Cautionary Statement Regarding Forward‑Looking Information: This release contains forward‑looking statements that involve risks and uncertainties. Actual results may differ materially from those expressed or implied due to factors such as exploration outcomes, regulatory approvals, financing availability, market conditions, and other risks described in Aero’s public filings.
Neither the TSX Venture Exchange nor its Regulation Services Provider accepts responsibility for the adequacy or accuracy of this release.
FAQ
What did Aero Energy agree to sell on December 9, 2025?
Aero agreed to sell 100 % of RIO Explorations SpA, which holds the Dorado and Cordillera gold projects in Chile, for $3.6 million.
How will Aero Energy receive payment for the sale of RIO Explorations?
Payment consists of $700,000 cash on closing (expected ~Dec 17, 2025) plus $2.9 million in Batik common shares issued upon Batik’s public listing.
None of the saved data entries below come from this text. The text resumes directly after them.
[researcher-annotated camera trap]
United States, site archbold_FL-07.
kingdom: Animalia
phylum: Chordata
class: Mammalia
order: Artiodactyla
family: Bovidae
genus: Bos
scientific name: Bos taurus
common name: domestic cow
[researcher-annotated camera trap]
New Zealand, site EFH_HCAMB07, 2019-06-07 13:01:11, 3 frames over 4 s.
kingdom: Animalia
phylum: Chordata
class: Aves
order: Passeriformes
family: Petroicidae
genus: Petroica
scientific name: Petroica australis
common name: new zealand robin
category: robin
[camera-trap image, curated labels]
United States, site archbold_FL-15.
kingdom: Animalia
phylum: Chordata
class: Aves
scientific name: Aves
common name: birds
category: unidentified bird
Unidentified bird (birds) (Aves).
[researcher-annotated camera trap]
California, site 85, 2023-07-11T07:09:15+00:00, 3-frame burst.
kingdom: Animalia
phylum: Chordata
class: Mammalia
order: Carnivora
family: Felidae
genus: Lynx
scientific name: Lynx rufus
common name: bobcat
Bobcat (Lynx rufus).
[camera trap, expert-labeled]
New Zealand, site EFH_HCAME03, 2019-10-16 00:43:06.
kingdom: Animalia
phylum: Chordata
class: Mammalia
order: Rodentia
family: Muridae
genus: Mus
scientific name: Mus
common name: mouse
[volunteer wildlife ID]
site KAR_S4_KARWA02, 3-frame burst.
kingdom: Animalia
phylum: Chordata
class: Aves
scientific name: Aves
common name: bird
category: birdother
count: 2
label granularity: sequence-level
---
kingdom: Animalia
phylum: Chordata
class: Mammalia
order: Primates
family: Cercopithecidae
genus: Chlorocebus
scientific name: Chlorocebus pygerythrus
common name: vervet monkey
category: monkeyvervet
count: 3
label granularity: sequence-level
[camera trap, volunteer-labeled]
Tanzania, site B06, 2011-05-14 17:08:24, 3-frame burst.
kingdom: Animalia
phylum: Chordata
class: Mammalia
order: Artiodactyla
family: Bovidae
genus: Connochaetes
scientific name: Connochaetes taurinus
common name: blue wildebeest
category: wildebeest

What happens if Batik fails to list by the October 31, 2026 deadline?
Aero retains the right to require Batik to transfer the RIO Shares back to Aero at no cost.
When is Aero Energy’s expected cash closing for the RIO sale and are taxes applied?
Closing is expected on or about Dec 17, 2025 and the $700,000 cash is payable less customary Chilean withholding taxes, which the company expects to recover.
What share structure change did Aero Energy announce alongside the sale?
Aero intends a 1‑for‑10 share consolidation of its common shares, subject to exchange approval; further details will be released later.
Did Aero Energy issue any warrants related to recent financings?
Yes, Aero issued 295,750 finder warrants on December 9, 2025, exercisable at $0.11 until November 14, 2026.